→ TO DO: Starting at the line with "By looking at" and continuing through the end of the lines, rename "shirt sleeve" to "shirt cuff". Return only those lines, with everything else left the same.

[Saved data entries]
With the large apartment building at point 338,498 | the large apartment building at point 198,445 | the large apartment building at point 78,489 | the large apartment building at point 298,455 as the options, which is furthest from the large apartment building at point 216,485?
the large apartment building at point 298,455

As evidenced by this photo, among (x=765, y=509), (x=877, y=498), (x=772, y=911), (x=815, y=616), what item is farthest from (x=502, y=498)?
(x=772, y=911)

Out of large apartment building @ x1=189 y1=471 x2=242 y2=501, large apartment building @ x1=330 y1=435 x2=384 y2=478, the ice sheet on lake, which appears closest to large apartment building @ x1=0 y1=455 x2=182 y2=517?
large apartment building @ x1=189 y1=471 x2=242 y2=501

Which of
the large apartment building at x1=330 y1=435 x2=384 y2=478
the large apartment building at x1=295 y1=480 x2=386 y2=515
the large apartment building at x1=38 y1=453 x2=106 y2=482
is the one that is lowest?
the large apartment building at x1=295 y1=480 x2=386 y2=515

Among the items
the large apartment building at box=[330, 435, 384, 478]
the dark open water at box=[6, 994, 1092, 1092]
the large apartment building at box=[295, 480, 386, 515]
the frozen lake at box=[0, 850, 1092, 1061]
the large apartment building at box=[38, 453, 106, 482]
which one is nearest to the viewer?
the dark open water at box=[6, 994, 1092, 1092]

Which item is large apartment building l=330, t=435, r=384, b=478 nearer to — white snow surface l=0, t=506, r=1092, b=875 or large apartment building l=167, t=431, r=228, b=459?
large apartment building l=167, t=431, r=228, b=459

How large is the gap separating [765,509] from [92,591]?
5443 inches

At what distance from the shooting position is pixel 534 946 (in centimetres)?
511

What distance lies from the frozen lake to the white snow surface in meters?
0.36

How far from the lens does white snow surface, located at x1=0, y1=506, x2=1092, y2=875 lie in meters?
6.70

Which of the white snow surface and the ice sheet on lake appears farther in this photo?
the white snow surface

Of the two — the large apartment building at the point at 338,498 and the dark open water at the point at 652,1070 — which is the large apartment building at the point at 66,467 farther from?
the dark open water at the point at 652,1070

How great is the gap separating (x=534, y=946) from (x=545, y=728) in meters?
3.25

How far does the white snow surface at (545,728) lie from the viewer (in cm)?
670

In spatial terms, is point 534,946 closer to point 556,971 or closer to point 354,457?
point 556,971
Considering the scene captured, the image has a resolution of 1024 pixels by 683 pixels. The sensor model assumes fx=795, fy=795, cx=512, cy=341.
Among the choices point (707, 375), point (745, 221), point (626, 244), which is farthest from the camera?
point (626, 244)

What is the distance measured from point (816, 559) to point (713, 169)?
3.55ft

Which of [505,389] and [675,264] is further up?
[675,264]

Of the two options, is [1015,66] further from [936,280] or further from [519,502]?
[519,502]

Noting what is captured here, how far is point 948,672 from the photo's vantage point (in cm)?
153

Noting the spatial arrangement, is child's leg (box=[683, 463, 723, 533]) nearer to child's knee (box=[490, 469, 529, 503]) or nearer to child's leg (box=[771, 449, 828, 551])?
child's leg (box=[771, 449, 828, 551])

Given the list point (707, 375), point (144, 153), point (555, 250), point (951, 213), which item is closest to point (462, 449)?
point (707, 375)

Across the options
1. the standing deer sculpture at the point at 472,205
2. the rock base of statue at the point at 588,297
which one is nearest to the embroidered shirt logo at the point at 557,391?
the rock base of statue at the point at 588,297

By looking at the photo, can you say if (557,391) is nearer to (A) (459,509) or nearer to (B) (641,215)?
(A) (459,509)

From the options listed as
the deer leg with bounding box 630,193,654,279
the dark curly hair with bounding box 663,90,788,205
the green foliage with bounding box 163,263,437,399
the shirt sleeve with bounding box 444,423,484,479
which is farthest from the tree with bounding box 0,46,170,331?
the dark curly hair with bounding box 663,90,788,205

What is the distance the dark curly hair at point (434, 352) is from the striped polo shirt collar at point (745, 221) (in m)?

→ FINAL ANSWER:
By looking at the photo, can you say if (557,391) is nearer to (A) (459,509) or nearer to (B) (641,215)?
(A) (459,509)

From the options listed as
the deer leg with bounding box 630,193,654,279
the dark curly hair with bounding box 663,90,788,205
the green foliage with bounding box 163,263,437,399
the shirt cuff with bounding box 444,423,484,479
which is farthest from the tree with bounding box 0,46,170,331?
the dark curly hair with bounding box 663,90,788,205

What is the distance the dark curly hair at point (434, 352) is from the striped polo shirt collar at point (745, 221) (in m)?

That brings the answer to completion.